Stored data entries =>
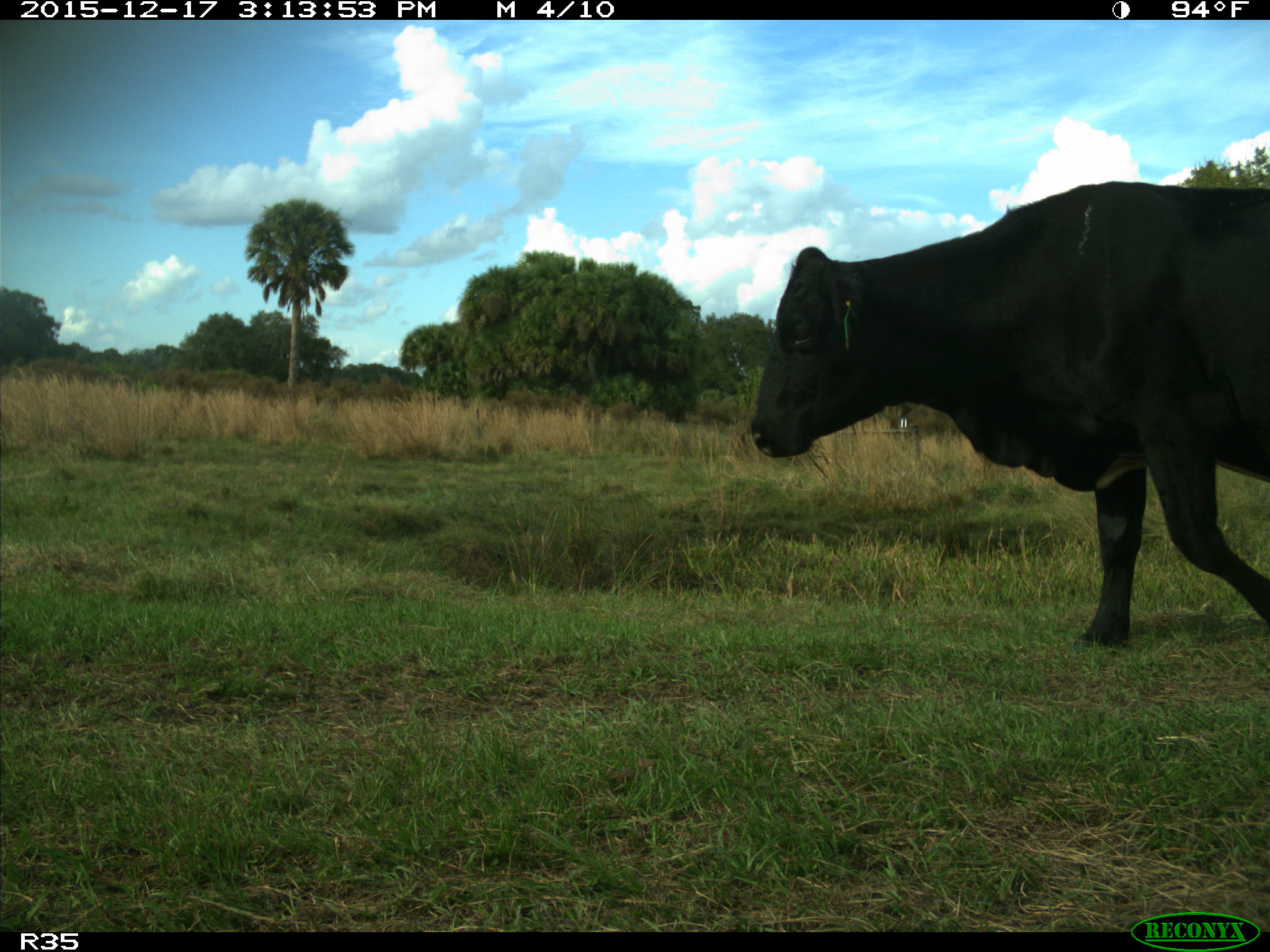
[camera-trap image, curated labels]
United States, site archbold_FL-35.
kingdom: Animalia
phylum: Chordata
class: Mammalia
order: Artiodactyla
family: Bovidae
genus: Bos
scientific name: Bos taurus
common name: domestic cow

About this exercise => Please copy the records above word for word, omitting every picture.

Written solution =>
[camera-trap image, curated labels]
United States, site archbold_FL-35.
kingdom: Animalia
phylum: Chordata
class: Mammalia
order: Artiodactyla
family: Bovidae
genus: Bos
scientific name: Bos taurus
common name: domestic cow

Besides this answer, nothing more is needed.